→ **THE REQUEST**
Copy out each of the records below word for word, keeping every line as it appears.

— START OF RECORD SET —

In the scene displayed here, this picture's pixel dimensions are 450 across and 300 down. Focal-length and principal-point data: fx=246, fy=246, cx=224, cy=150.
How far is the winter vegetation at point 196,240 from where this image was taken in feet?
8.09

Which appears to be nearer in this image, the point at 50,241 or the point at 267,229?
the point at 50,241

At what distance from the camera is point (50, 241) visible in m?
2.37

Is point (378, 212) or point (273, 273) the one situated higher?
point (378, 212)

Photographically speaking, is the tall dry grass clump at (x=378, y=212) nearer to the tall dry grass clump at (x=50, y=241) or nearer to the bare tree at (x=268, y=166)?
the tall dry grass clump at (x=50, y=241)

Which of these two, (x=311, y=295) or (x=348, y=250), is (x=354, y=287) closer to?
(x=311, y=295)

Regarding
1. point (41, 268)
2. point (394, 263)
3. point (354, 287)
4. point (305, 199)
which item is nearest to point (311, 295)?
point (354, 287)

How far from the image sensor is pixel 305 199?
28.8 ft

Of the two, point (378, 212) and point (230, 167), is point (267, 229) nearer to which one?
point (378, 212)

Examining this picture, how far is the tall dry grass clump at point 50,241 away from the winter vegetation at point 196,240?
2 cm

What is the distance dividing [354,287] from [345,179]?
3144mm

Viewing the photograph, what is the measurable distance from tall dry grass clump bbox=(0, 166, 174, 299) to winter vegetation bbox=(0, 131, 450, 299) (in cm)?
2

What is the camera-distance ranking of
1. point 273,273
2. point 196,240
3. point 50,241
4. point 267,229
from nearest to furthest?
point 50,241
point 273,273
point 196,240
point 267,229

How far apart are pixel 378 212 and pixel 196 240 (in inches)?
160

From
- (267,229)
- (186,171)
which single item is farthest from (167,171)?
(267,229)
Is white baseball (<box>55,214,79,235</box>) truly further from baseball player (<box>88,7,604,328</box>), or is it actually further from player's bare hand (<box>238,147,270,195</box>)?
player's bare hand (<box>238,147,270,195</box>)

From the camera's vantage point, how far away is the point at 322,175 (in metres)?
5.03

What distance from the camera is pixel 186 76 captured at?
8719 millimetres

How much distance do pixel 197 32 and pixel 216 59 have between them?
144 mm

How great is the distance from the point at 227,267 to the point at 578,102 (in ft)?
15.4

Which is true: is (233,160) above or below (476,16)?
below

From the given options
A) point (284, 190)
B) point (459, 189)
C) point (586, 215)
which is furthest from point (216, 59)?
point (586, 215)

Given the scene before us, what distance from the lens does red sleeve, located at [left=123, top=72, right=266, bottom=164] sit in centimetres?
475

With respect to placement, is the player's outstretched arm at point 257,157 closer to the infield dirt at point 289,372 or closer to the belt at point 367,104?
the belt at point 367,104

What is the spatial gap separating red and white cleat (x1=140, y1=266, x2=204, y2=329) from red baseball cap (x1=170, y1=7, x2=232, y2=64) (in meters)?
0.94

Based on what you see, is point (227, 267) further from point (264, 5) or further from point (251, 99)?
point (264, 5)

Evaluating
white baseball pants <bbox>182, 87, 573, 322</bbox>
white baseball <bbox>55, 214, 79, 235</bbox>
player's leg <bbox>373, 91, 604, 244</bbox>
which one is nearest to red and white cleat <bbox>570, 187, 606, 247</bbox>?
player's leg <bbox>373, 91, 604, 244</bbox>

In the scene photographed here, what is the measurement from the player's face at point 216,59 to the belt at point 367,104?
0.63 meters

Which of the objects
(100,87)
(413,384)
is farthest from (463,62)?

— END OF RECORD SET —

→ **FINAL RESULT**
In the scene displayed here, this picture's pixel dimensions are 450 across and 300 down. Focal-length and principal-point data: fx=246, fy=246, cx=224, cy=150.
How far is the winter vegetation at point 196,240 from where this image was taken in feet?
8.09

Which appears to be nearer in this image, the point at 50,241 or the point at 267,229?
the point at 50,241

At what distance from the camera is point (50, 241) visible in m?
2.37

Is point (378, 212) or point (273, 273) the one situated higher?
point (378, 212)

Photographically speaking, is the tall dry grass clump at (x=378, y=212) nearer to the tall dry grass clump at (x=50, y=241) or nearer to the bare tree at (x=268, y=166)?
the tall dry grass clump at (x=50, y=241)

Which of these two, (x=311, y=295) or (x=348, y=250), is (x=354, y=287) closer to?
(x=311, y=295)

Regarding
1. point (41, 268)
2. point (394, 263)
3. point (354, 287)
4. point (305, 199)
which item is nearest to point (311, 295)?
point (354, 287)

How far from the image sensor is pixel 305 199?
28.8 ft

Of the two, point (378, 212) and point (230, 167), is point (267, 229) nearer to which one?
point (378, 212)

Examining this picture, how far is the tall dry grass clump at point 50,241 away from the winter vegetation at point 196,240?
2 cm

What is the distance dividing [354,287] from [345,179]?
3144mm

Viewing the photograph, what is the measurable distance from tall dry grass clump bbox=(0, 166, 174, 299) to winter vegetation bbox=(0, 131, 450, 299) (in cm)?
2

What is the camera-distance ranking of
1. point 273,273
2. point 196,240
3. point 50,241
4. point 267,229
from nearest to furthest?
point 50,241
point 273,273
point 196,240
point 267,229

How far apart are pixel 378 212 and pixel 196 240 (in inches)?
160

From
- (267,229)
- (186,171)
which single item is farthest from (167,171)?
(267,229)
Is white baseball (<box>55,214,79,235</box>) truly further from baseball player (<box>88,7,604,328</box>), or is it actually further from player's bare hand (<box>238,147,270,195</box>)?
player's bare hand (<box>238,147,270,195</box>)

From the camera's vantage point, how far away is the point at 322,175 (in metres)?
5.03

What distance from the camera is pixel 186 76 captured at?
8719 millimetres

How much distance do pixel 197 32 and pixel 216 59 have between them?
144 mm

How great is the distance from the point at 227,267 to the point at 578,102 (in ft)?
15.4

Which is true: is (233,160) above or below (476,16)?
below

From the given options
A) point (284, 190)
B) point (459, 189)
C) point (586, 215)
which is furthest from point (216, 59)?
point (586, 215)

Given the scene before us, what distance from the lens does red sleeve, located at [left=123, top=72, right=266, bottom=164] sit in centimetres?
475

With respect to placement, is the player's outstretched arm at point 257,157 closer to the infield dirt at point 289,372 or closer to the belt at point 367,104?
the belt at point 367,104

What is the spatial gap separating red and white cleat (x1=140, y1=266, x2=204, y2=329) from red baseball cap (x1=170, y1=7, x2=232, y2=64) (in meters)?
0.94

Based on what you see, is point (227, 267) further from point (264, 5) or further from point (251, 99)?
point (264, 5)

Evaluating
white baseball pants <bbox>182, 87, 573, 322</bbox>
white baseball <bbox>55, 214, 79, 235</bbox>
player's leg <bbox>373, 91, 604, 244</bbox>
which one is nearest to red and white cleat <bbox>570, 187, 606, 247</bbox>?
player's leg <bbox>373, 91, 604, 244</bbox>

In the scene photographed here, what is the measurement from the player's face at point 216,59 to the belt at point 367,104?
0.63 meters

Which of the objects
(100,87)
(413,384)
is farthest from (463,62)?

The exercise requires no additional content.